あわてて付け加えますと、上記の記事などを根拠に「self-esteem論はすでに否定されているのではないか」とお尋ねしたいわけではありません。だって調べた限りでは、少なくとも日本ではそんなようすは見えないんですもの。上記の記事をどう捉えるかは聞いてみたい気もしますが、そもそも「実証的な根拠のある話なのだろうか」という疑問を解決できないでいるのです。
ただ、どうも「自尊感情(や自己肯定感)の向上がなんでも解決する」みたいな風潮になっているような気がしているのも事実です。


たとえば、こんな記事を読むとそう思ってしまいます。


東京都交通局:乗りごこち心理学 7
http://www.kotsu.metro.tokyo.jp/newsevent/magazine/gurutto/200403/p20.html


コメント欄で指摘されているような「謝ることができる人は、それで自分の価値が下がるとは思わないからか?」という疑問ではなく、あまりにも広い範囲に適用されている理論のような気がするのです(いや、そういう広い摘要ができる理論なのかもしれませんけどね)。
マスコミが誤謬をまき散らすことがあるのも事実です。肩書きが内容を保障しない場合があることも知っています(ざっと調べた限り、この執筆者はちゃんとした専門家のようですけど)。
これが拡大解釈なのだとすれば、拡大解釈が批判された途端に、正しい解釈まで一緒に批判にさらされるようなことが起き得る危険もあるかと思います。
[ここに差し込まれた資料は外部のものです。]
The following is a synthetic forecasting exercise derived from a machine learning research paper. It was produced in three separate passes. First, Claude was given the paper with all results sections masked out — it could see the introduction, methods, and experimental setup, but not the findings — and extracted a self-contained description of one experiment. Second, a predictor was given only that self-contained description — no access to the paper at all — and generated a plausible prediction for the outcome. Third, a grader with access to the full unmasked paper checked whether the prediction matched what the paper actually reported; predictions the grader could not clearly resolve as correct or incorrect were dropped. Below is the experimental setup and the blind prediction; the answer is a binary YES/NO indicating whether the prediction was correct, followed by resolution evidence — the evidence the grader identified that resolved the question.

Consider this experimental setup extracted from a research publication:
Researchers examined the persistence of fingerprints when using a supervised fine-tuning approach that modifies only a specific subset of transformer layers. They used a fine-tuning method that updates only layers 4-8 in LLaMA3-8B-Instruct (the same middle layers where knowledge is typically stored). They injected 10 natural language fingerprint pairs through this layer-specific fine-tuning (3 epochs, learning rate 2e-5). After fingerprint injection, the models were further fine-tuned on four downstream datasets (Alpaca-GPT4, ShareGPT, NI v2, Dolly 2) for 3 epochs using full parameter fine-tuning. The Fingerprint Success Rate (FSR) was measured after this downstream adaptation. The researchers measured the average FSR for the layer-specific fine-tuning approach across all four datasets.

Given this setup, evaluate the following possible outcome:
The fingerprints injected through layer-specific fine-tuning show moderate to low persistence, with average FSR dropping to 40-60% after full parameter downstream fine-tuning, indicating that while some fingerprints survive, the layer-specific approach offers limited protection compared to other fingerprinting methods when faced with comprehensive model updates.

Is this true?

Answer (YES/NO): YES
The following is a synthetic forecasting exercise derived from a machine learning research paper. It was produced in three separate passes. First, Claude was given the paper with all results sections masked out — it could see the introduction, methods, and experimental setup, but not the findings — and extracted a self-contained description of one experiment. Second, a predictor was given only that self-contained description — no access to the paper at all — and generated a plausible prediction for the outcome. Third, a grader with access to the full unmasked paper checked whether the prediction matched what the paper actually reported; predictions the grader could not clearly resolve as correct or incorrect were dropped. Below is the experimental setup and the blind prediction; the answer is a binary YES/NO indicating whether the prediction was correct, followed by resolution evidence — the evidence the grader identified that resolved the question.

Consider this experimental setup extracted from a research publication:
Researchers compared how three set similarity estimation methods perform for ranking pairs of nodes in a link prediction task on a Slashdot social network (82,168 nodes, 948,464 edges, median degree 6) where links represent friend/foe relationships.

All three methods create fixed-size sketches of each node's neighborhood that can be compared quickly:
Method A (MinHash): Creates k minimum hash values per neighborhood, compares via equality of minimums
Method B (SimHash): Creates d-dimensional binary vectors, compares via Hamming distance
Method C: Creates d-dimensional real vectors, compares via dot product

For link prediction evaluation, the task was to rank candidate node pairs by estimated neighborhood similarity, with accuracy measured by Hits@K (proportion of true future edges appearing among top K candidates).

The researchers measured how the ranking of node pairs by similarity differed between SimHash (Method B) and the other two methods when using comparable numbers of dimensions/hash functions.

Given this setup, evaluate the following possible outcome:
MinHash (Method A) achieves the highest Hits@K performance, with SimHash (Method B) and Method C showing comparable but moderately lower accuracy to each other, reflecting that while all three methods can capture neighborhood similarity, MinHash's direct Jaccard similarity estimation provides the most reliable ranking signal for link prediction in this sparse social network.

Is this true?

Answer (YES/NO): NO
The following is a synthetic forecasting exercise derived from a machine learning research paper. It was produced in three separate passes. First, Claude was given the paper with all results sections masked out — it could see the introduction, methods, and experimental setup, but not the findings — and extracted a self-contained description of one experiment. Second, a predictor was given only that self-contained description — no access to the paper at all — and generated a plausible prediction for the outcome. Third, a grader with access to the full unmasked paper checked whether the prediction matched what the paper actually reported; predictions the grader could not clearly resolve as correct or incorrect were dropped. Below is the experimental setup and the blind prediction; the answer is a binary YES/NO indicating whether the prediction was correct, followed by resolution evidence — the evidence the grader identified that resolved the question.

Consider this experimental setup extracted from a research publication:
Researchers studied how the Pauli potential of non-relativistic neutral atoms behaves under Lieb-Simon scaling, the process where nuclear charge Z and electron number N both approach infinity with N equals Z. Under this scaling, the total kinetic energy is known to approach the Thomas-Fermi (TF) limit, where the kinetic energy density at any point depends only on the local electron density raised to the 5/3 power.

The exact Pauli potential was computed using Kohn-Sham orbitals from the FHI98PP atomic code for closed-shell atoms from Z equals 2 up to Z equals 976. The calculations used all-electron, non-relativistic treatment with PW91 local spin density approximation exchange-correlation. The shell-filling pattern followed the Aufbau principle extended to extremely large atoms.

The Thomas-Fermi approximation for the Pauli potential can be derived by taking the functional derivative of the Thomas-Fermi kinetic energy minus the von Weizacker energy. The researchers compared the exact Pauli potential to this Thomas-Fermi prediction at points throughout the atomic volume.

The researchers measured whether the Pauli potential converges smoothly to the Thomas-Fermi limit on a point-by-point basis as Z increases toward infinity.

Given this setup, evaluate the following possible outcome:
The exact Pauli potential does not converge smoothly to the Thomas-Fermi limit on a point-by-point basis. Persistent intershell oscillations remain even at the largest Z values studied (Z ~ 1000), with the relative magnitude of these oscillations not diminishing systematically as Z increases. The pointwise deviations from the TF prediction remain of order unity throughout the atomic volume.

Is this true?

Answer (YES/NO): NO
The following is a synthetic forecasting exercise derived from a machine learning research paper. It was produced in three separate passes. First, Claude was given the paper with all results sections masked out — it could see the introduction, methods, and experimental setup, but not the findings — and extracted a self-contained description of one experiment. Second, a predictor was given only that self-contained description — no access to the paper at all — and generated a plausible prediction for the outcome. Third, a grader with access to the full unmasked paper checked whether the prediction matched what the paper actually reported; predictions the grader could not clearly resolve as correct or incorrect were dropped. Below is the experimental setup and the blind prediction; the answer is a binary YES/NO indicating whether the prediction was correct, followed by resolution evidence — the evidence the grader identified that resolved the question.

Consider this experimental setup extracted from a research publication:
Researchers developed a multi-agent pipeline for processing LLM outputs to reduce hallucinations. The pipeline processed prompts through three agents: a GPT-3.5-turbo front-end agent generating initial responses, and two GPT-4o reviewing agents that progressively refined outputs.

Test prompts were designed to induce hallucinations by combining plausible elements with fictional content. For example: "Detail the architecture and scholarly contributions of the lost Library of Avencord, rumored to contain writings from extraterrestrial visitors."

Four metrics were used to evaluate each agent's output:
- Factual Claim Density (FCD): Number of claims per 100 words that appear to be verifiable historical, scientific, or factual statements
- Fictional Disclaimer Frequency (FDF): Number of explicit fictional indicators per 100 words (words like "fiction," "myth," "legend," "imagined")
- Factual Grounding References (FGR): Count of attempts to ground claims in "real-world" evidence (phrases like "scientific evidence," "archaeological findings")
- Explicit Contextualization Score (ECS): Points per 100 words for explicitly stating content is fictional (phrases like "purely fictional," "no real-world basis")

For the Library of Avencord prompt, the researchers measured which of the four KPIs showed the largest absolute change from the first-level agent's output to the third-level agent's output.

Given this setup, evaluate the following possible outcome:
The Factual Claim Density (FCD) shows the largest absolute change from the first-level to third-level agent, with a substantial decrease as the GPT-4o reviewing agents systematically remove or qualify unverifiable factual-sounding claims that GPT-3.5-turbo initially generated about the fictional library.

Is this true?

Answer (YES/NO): NO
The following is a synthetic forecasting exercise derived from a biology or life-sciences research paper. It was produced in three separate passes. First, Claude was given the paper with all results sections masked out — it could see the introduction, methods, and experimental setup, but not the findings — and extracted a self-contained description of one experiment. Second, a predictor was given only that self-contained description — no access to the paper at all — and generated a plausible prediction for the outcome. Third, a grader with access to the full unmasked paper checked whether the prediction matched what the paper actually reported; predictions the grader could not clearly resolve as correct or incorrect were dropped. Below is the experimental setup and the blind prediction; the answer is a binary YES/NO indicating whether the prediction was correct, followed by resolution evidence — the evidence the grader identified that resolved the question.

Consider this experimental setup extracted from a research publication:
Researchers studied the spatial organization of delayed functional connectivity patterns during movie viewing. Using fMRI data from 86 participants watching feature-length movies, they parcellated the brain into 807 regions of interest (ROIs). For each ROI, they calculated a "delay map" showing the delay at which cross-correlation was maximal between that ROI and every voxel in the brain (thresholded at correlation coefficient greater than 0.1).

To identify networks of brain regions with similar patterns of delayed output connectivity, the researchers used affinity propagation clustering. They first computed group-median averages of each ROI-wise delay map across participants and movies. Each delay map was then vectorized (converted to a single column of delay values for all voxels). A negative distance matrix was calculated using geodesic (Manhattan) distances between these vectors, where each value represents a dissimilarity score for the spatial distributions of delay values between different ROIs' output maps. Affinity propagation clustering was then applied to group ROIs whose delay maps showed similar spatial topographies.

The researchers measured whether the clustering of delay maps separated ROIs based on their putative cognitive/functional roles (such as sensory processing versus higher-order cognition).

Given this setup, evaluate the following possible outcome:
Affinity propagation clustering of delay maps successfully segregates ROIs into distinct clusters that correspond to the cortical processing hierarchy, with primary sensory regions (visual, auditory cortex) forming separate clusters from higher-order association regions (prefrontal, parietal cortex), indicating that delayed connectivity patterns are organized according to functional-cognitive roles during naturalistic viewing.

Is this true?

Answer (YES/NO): YES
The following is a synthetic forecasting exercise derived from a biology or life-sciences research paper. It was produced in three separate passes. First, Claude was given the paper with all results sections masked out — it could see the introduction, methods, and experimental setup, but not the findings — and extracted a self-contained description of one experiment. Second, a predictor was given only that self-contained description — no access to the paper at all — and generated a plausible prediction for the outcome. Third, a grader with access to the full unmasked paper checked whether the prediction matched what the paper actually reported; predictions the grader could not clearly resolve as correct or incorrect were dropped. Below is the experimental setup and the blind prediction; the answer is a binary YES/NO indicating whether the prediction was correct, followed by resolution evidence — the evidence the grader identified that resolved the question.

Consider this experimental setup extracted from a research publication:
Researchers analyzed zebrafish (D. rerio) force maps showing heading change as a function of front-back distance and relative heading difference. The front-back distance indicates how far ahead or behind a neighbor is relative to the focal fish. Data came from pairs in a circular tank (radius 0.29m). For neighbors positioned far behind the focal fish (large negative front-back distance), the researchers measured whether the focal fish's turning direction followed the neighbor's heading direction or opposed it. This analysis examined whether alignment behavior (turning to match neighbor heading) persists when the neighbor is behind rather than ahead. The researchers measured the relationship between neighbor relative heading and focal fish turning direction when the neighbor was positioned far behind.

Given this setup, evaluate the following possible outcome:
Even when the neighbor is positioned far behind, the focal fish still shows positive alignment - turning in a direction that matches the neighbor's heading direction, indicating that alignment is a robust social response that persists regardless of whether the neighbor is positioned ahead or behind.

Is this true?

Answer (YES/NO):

もちろん、もしもすでに否定されている説に基づいての指導があるなら困りものだという気持ちもないわけではありませんが、それはほんの少しです(むしろ最先端の知見にはそういう毀誉褒貶というか紆余曲折はつきものなので、あわてて飛びつかない方がいいかもという気持ちがあります。self-esteem論を否定するにしろ肯定するにしろ)。


なにしろ手がかりを失ったような状態なので、誰かなにかご存知でしたら教えてください。